The Brave problem (and how to solve it with CDP)

This is where the first real obstacle showed up. Browser Use has a --profile flag that lets you use an existing Chrome profile. The problem: it only works with Chrome. I use Brave.

The solution was to use the Chrome DevTools Protocol (CDP). It's the same protocol used by the browser's developer tools panel (F12), Playwright, and Puppeteer. When you launch Brave with --remote-debugging-port=9222, it creates a local server that exposes full browser control.

# Close Brave if it's open, then relaunch with CDP enabled
open -a "Brave Browser" --args --remote-debugging-port=9222

Then connecting the agent is as simple as:

browser-use --cdp-url http://localhost:9222

To avoid remembering these steps every time, I wrote a brave-connect.sh script:

#!/bin/bash
# Cleanly quit Brave
osascript -e 'quit app "Brave Browser"'
sleep 1
 
# Relaunch with CDP enabled
open -a "Brave Browser" --args \
  --remote-debugging-port=9222 \
  --no-first-run
 
# Wait for the port to be ready
echo "Waiting for Brave..."
until curl -s http://localhost:9222/json/version > /dev/null 2>&1; do
  sleep 0.5
done
echo "Brave ready on CDP port 9222"

A note on security

Port 9222 is only accessible from localhost, so it's not exposed to the network. But there's a known attack vector: DNS rebinding. A malicious page could try to redirect requests to localhost:9222 and gain control of the browser.

Is this a realistic risk in everyday use? Low, but not zero. My approach: I use it during active work sessions and don't leave CDP enabled permanently. The browser-use daemon isn't always running either — it starts when I need it, and I disable CDP when I'm done.

If you work with highly sensitive data or in a corporate environment, think carefully about whether this trade-off makes sense for you.

The real test: reading X with my active sessions

With Brave running in CDP mode, I connected the agent and asked it to open X:

browser-use --cdp-url http://localhost:9222
browser-use open https://x.com
browser-use screenshot

Instead of the login page, my full feed appeared. The agent could see exactly what I would see.
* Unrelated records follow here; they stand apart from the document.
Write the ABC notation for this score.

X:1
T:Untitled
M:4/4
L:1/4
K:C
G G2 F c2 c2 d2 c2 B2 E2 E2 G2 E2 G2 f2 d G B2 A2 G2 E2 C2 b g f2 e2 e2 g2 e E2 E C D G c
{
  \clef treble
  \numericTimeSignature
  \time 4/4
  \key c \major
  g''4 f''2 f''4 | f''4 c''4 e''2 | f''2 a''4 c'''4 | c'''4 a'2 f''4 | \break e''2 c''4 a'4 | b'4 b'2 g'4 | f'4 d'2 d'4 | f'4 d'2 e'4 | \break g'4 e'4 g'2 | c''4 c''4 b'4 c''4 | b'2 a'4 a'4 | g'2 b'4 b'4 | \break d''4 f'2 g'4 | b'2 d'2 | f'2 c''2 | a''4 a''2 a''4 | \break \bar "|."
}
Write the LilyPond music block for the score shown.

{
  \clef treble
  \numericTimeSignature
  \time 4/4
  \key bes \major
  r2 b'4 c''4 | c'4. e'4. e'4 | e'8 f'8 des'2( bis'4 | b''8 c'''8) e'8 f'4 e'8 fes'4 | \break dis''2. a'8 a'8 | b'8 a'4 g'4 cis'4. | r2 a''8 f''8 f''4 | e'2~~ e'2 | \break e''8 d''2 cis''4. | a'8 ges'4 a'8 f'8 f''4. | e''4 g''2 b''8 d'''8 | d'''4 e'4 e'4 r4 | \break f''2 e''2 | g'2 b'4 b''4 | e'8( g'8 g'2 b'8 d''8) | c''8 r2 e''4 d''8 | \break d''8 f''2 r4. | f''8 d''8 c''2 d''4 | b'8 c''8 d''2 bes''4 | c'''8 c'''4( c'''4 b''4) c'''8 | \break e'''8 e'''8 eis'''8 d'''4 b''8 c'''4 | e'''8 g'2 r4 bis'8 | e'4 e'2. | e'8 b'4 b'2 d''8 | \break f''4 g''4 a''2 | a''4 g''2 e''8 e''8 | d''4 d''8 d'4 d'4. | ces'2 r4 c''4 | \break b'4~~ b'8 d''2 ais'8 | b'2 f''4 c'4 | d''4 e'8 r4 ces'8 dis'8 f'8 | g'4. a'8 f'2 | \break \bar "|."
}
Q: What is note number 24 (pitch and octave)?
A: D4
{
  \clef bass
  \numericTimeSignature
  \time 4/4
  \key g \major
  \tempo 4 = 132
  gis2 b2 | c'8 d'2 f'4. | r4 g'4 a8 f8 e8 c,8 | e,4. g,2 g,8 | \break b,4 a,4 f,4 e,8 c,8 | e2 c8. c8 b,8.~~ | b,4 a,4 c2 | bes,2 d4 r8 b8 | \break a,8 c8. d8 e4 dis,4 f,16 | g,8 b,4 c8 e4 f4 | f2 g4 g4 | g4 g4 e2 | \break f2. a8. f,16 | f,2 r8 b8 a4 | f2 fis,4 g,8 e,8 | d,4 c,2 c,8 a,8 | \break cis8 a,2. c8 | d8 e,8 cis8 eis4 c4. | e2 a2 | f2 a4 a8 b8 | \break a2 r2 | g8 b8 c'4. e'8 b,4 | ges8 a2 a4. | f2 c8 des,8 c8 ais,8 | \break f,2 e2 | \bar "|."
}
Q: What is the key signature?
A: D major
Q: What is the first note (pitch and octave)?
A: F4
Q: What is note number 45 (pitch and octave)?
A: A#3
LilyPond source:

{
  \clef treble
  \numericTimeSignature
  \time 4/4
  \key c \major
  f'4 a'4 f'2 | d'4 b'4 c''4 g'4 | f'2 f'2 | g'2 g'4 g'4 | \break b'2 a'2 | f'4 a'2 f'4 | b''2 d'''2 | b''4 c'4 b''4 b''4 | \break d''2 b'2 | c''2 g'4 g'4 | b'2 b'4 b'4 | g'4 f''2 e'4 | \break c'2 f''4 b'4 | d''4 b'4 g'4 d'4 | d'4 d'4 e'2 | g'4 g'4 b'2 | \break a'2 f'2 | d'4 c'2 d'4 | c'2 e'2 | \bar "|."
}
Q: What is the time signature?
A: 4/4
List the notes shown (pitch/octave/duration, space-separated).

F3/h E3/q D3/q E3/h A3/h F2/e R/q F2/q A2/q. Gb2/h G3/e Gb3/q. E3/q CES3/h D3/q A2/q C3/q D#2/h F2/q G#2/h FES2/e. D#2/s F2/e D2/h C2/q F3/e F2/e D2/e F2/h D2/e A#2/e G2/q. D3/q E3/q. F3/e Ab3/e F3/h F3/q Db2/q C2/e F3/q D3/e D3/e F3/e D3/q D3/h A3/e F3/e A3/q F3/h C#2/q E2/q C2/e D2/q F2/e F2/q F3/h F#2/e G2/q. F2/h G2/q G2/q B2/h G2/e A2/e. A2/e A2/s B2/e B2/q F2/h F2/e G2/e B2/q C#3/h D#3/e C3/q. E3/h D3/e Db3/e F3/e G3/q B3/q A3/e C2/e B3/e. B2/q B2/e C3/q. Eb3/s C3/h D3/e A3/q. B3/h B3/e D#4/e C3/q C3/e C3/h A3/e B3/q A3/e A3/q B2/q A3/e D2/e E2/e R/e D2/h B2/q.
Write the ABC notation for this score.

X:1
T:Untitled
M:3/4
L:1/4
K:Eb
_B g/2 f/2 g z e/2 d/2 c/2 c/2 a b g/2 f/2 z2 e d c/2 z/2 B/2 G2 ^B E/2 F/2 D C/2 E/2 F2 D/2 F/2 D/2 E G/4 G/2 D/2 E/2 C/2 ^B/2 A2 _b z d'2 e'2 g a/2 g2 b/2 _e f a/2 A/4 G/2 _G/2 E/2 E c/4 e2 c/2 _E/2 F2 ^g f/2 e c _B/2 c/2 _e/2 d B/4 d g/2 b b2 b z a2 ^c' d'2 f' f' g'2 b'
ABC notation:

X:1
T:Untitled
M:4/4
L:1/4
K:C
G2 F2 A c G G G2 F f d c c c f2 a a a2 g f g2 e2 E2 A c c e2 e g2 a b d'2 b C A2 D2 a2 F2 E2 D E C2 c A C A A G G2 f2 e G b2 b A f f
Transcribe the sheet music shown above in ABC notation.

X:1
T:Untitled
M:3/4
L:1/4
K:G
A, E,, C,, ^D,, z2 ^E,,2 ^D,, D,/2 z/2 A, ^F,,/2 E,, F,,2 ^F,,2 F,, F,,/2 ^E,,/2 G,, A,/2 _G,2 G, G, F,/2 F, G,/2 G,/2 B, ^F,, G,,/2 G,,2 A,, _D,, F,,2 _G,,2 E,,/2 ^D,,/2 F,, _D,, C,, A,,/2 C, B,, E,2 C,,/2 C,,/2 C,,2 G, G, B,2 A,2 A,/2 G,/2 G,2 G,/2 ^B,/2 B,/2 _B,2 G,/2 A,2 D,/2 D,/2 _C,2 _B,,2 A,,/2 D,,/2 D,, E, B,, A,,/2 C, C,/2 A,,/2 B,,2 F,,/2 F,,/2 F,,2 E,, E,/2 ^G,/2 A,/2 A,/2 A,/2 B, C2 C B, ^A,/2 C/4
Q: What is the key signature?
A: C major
I asked it to read the most recent posts:

browser-use state

And there they were: posts from Brad Groux about the OpenClaw Foundation, Warp's support for the kitty keyboard protocol, Browserbase's new CLI. Then I navigated to a specific post from @anibal about dynamic skill injection in Claude Code — something I wanted to read in more detail.

The full flow was:

# 1. Open a page
browser-use open https://x.com/@anibal/status/...
 
# 2. Get page state (indexed elements)
browser-use state
 
# 3. Click something if needed
browser-use click 4
 
# 4. Verify the result
browser-use screenshot

Clean, predictable, and consumable by any LLM.

Packaging it as an OpenClaw skill

With the flow validated, the next step was wrapping it as a proper OpenClaw skill. The structure ended up like this:

~/.openclaw/workspace/skills/browser-use/
├── SKILL.md              # Concise instructions for the agent
├── references/
│   └── commands.md       # Full reference for all commands
└── scripts/
    └── brave-connect.sh  # Helper to connect Brave via CDP

The SKILL.md is deliberately short: it explains the main workflow (connect via CDP, open URL, use state to navigate), establishes Brave as the primary method, and points to references/commands.md for full detail.

The progressive disclosure pattern was the key design decision here. The agent doesn't need to read 200 lines of documentation to complete its task. With the essential workflow in SKILL.md and the full reference kept separate, context is only used when it's genuinely needed.

The result

My agent can now:

  • Connect to my Brave with my active sessions
  • Navigate any authenticated site: X, LinkedIn, GitHub, Gmail
  • Read content from feeds and protected pages
  • Click, fill forms, take screenshots
  • All through simple CLI commands

What started as "I want the agent to read my tweets" turned into full access to the authenticated web. The tool was there, the protocol was there — it just needed to be wired up correctly.

If you're using OpenClaw or any agent that supports CLI tools, Browser Use is well worth exploring. The approach of returning indexed elements instead of raw HTML is exactly the kind of interface LLMs need to reason about the browser reliably.